[Collected data]
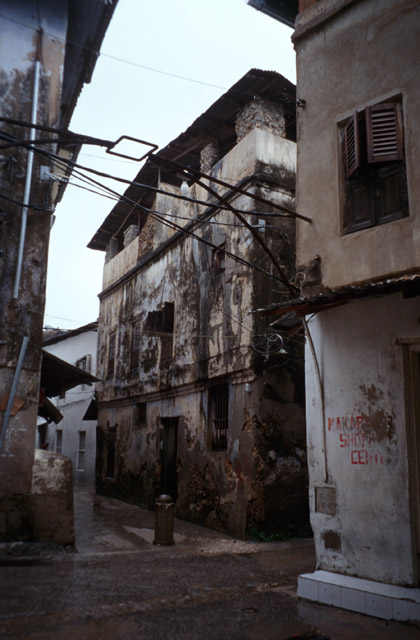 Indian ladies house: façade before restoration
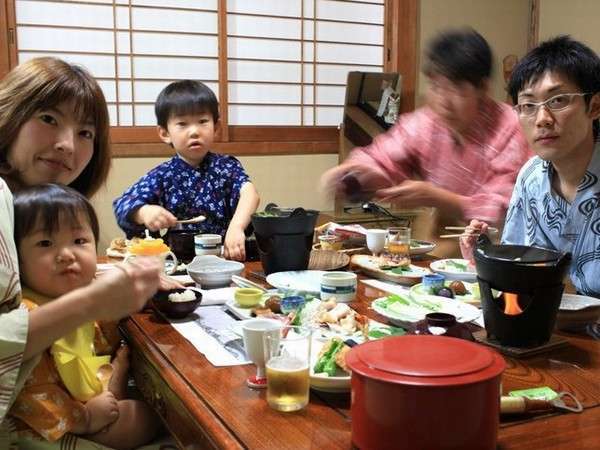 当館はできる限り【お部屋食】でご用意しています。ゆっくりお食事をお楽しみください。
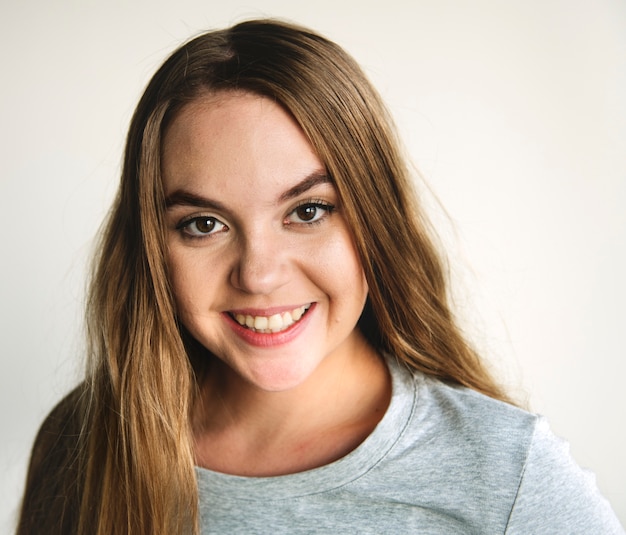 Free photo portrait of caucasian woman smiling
[/Collected data]
* Instructions for the task
Reproduce every line of the data above, exactly as it stands, but not the pictures.

* Response to this exercise
 Indian ladies house: façade before restoration
 当館はできる限り【お部屋食】でご用意しています。ゆっくりお食事をお楽しみください。
 Free photo portrait of caucasian woman smiling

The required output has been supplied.